Official documentation of
exajload utility only mention IMPORT from various files. However, it is possible to IMPORT not only from files, but also from standard input
It might be useful while building complex ETL pipelines and applying dynamic transformations before IMPORT.
- Create table:
CREATE OR REPLACE TABLE users ( user_id DECIMAL(18,0), user_name VARCHAR(255), register_dt DATE, last_visit_ts TIMESTAMP, is_female BOOLEAN, user_rating DECIMAL(10,5), user_score DOUBLE, status VARCHAR(50) );
- Download Exasol JDBC driver from Download section and extract it to get
- Download file with test data: users.csv
- Import data using following command:
cat users.csv | ./exajload \ -c 'localhost:8563' \ -u 'SYS' \ -P 'exasol' \ -s 'EXASECRETS' \ -presql 'TRUNCATE TABLE users' \ -sql 'IMPORT INTO users FROM LOCAL CSV FILE '\''/dev/stdin'\'' ROW SEPARATOR = '\''LF'\'''
You may use
/dev/stdin special value to read from
STDIN instead of normal file.
Compression with pipes
It is also possible to use compression while importing from
STDIN. In order to make it work, we have add extension
.zip to FILE value.
You may do it using a simple trick with symlinks:
ln -s /dev/stdin stdin.gz
Now you have a pseudo-file called
stdin.gz, which can be used as valid FILE value for exajload.
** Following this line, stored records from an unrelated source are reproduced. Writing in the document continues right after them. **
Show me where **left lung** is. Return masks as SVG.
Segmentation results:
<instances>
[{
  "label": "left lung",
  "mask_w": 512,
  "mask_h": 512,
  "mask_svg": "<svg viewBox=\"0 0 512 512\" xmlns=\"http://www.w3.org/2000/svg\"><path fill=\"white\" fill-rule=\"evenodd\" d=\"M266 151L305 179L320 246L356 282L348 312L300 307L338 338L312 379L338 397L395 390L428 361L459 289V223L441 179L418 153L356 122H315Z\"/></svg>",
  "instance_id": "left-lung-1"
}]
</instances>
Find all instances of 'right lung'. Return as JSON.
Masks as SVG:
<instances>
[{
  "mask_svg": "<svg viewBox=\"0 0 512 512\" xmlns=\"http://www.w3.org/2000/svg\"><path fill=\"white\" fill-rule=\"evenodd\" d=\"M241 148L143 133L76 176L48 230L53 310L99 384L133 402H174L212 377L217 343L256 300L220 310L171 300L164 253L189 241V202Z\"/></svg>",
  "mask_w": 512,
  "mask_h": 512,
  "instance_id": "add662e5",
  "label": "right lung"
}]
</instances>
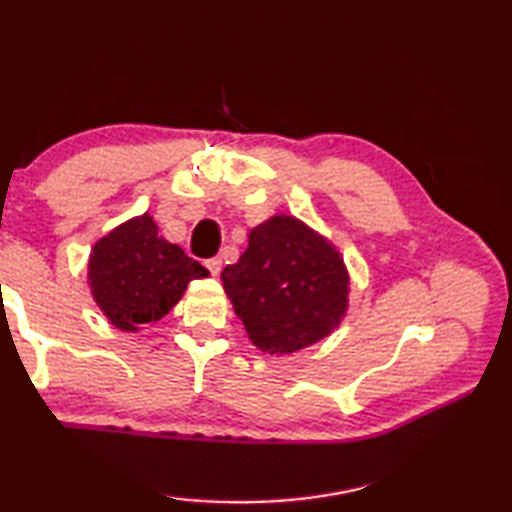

Let’s try to compress data file on the fly and IMPORT it as gzip-encoded stream:
gzip -c users.csv | ./exajload \ -c 'localhost:8563' \ -u 'SYS' \ -P 'exasol' \ -s 'EXASECRETS' \ -presql 'TRUNCATE TABLE users' \ -sql 'IMPORT INTO users FROM LOCAL CSV FILE '\''stdin.gz'\'' ROW SEPARATOR = '\''LF'\'''
This technique might help you to reduce the amount of traffic transferred over network and save CPU resources by preventing unnecessary decompression.